- _Task to complete_: Without changing a character, output all of the records.

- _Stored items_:
^^^^
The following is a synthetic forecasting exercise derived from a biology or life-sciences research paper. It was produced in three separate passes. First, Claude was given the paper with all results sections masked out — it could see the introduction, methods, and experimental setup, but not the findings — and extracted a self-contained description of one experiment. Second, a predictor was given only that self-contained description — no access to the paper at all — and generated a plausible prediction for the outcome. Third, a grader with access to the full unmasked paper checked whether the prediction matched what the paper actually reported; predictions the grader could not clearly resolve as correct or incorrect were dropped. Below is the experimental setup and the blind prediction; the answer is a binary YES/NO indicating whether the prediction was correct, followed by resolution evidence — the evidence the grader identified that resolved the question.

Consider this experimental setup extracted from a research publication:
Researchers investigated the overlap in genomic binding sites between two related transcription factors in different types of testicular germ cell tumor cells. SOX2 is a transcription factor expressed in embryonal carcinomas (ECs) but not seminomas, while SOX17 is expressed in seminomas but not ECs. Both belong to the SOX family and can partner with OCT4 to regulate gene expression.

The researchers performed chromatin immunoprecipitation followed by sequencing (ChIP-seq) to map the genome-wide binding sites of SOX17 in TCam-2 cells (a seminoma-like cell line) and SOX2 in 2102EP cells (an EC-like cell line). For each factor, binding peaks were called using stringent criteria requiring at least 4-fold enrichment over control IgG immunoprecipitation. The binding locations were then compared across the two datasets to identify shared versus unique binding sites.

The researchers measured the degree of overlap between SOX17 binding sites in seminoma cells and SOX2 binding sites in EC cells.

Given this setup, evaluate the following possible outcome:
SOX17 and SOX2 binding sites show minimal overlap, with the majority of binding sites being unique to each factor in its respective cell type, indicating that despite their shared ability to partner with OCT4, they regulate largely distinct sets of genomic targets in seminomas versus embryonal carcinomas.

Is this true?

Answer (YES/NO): NO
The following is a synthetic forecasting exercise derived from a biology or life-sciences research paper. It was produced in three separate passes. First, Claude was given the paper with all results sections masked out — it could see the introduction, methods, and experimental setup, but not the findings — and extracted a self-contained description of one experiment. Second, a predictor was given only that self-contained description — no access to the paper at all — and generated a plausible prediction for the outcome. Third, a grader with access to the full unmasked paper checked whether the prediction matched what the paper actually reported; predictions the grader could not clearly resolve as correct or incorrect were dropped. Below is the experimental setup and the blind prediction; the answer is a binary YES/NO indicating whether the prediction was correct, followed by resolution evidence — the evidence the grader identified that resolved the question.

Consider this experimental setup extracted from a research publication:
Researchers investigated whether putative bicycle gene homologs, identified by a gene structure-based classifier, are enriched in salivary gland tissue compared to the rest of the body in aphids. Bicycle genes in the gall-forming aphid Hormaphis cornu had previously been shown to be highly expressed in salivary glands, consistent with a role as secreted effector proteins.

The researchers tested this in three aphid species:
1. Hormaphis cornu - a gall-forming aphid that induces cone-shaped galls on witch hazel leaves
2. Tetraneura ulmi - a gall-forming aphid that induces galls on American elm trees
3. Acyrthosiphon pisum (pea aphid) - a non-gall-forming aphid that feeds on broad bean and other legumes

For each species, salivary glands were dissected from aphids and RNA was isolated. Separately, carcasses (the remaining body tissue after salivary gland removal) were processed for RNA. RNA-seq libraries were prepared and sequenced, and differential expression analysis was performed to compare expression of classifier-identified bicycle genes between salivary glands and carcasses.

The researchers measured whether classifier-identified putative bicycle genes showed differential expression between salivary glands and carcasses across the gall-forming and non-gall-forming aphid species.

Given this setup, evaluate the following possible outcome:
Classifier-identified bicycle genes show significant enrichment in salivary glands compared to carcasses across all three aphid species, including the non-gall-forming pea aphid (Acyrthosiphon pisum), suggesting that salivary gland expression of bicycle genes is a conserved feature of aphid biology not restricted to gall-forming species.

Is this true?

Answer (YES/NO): YES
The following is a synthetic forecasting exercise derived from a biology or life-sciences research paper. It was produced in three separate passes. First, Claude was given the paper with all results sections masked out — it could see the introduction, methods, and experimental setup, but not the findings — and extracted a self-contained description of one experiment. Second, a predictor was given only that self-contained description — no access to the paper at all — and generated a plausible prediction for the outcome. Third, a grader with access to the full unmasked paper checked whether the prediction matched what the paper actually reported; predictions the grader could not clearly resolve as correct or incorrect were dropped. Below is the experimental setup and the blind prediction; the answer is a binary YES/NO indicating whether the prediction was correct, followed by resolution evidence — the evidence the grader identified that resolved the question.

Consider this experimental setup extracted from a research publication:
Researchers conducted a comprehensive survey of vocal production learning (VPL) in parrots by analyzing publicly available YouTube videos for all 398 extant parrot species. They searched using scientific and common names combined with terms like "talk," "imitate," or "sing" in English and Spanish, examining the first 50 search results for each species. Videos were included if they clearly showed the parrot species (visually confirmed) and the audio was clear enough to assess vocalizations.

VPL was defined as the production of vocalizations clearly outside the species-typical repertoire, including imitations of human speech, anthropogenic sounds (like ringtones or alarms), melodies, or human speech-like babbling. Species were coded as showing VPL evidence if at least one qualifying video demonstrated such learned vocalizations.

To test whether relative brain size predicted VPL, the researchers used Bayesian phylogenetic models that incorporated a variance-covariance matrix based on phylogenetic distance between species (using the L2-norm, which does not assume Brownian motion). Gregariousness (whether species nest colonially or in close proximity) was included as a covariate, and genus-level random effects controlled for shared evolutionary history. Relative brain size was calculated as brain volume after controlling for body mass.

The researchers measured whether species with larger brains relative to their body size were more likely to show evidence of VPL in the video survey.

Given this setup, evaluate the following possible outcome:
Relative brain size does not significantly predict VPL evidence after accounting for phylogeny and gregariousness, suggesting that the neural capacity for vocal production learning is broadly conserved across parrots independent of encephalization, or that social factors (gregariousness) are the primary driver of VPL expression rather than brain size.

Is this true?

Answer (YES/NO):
^^^^
- _Finished exercise_:
The following is a synthetic forecasting exercise derived from a biology or life-sciences research paper. It was produced in three separate passes. First, Claude was given the paper with all results sections masked out — it could see the introduction, methods, and experimental setup, but not the findings — and extracted a self-contained description of one experiment. Second, a predictor was given only that self-contained description — no access to the paper at all — and generated a plausible prediction for the outcome. Third, a grader with access to the full unmasked paper checked whether the prediction matched what the paper actually reported; predictions the grader could not clearly resolve as correct or incorrect were dropped. Below is the experimental setup and the blind prediction; the answer is a binary YES/NO indicating whether the prediction was correct, followed by resolution evidence — the evidence the grader identified that resolved the question.

Consider this experimental setup extracted from a research publication:
Researchers investigated the overlap in genomic binding sites between two related transcription factors in different types of testicular germ cell tumor cells. SOX2 is a transcription factor expressed in embryonal carcinomas (ECs) but not seminomas, while SOX17 is expressed in seminomas but not ECs. Both belong to the SOX family and can partner with OCT4 to regulate gene expression.

The researchers performed chromatin immunoprecipitation followed by sequencing (ChIP-seq) to map the genome-wide binding sites of SOX17 in TCam-2 cells (a seminoma-like cell line) and SOX2 in 2102EP cells (an EC-like cell line). For each factor, binding peaks were called using stringent criteria requiring at least 4-fold enrichment over control IgG immunoprecipitation. The binding locations were then compared across the two datasets to identify shared versus unique binding sites.

The researchers measured the degree of overlap between SOX17 binding sites in seminoma cells and SOX2 binding sites in EC cells.

Given this setup, evaluate the following possible outcome:
SOX17 and SOX2 binding sites show minimal overlap, with the majority of binding sites being unique to each factor in its respective cell type, indicating that despite their shared ability to partner with OCT4, they regulate largely distinct sets of genomic targets in seminomas versus embryonal carcinomas.

Is this true?

Answer (YES/NO): NO
The following is a synthetic forecasting exercise derived from a biology or life-sciences research paper. It was produced in three separate passes. First, Claude was given the paper with all results sections masked out — it could see the introduction, methods, and experimental setup, but not the findings — and extracted a self-contained description of one experiment. Second, a predictor was given only that self-contained description — no access to the paper at all — and generated a plausible prediction for the outcome. Third, a grader with access to the full unmasked paper checked whether the prediction matched what the paper actually reported; predictions the grader could not clearly resolve as correct or incorrect were dropped. Below is the experimental setup and the blind prediction; the answer is a binary YES/NO indicating whether the prediction was correct, followed by resolution evidence — the evidence the grader identified that resolved the question.

Consider this experimental setup extracted from a research publication:
Researchers investigated whether putative bicycle gene homologs, identified by a gene structure-based classifier, are enriched in salivary gland tissue compared to the rest of the body in aphids. Bicycle genes in the gall-forming aphid Hormaphis cornu had previously been shown to be highly expressed in salivary glands, consistent with a role as secreted effector proteins.

The researchers tested this in three aphid species:
1. Hormaphis cornu - a gall-forming aphid that induces cone-shaped galls on witch hazel leaves
2. Tetraneura ulmi - a gall-forming aphid that induces galls on American elm trees
3. Acyrthosiphon pisum (pea aphid) - a non-gall-forming aphid that feeds on broad bean and other legumes

For each species, salivary glands were dissected from aphids and RNA was isolated. Separately, carcasses (the remaining body tissue after salivary gland removal) were processed for RNA. RNA-seq libraries were prepared and sequenced, and differential expression analysis was performed to compare expression of classifier-identified bicycle genes between salivary glands and carcasses.

The researchers measured whether classifier-identified putative bicycle genes showed differential expression between salivary glands and carcasses across the gall-forming and non-gall-forming aphid species.

Given this setup, evaluate the following possible outcome:
Classifier-identified bicycle genes show significant enrichment in salivary glands compared to carcasses across all three aphid species, including the non-gall-forming pea aphid (Acyrthosiphon pisum), suggesting that salivary gland expression of bicycle genes is a conserved feature of aphid biology not restricted to gall-forming species.

Is this true?

Answer (YES/NO): YES
The following is a synthetic forecasting exercise derived from a biology or life-sciences research paper. It was produced in three separate passes. First, Claude was given the paper with all results sections masked out — it could see the introduction, methods, and experimental setup, but not the findings — and extracted a self-contained description of one experiment. Second, a predictor was given only that self-contained description — no access to the paper at all — and generated a plausible prediction for the outcome. Third, a grader with access to the full unmasked paper checked whether the prediction matched what the paper actually reported; predictions the grader could not clearly resolve as correct or incorrect were dropped. Below is the experimental setup and the blind prediction; the answer is a binary YES/NO indicating whether the prediction was correct, followed by resolution evidence — the evidence the grader identified that resolved the question.

Consider this experimental setup extracted from a research publication:
Researchers conducted a comprehensive survey of vocal production learning (VPL) in parrots by analyzing publicly available YouTube videos for all 398 extant parrot species. They searched using scientific and common names combined with terms like "talk," "imitate," or "sing" in English and Spanish, examining the first 50 search results for each species. Videos were included if they clearly showed the parrot species (visually confirmed) and the audio was clear enough to assess vocalizations.

VPL was defined as the production of vocalizations clearly outside the species-typical repertoire, including imitations of human speech, anthropogenic sounds (like ringtones or alarms), melodies, or human speech-like babbling. Species were coded as showing VPL evidence if at least one qualifying video demonstrated such learned vocalizations.

To test whether relative brain size predicted VPL, the researchers used Bayesian phylogenetic models that incorporated a variance-covariance matrix based on phylogenetic distance between species (using the L2-norm, which does not assume Brownian motion). Gregariousness (whether species nest colonially or in close proximity) was included as a covariate, and genus-level random effects controlled for shared evolutionary history. Relative brain size was calculated as brain volume after controlling for body mass.

The researchers measured whether species with larger brains relative to their body size were more likely to show evidence of VPL in the video survey.

Given this setup, evaluate the following possible outcome:
Relative brain size does not significantly predict VPL evidence after accounting for phylogeny and gregariousness, suggesting that the neural capacity for vocal production learning is broadly conserved across parrots independent of encephalization, or that social factors (gregariousness) are the primary driver of VPL expression rather than brain size.

Is this true?

Answer (YES/NO):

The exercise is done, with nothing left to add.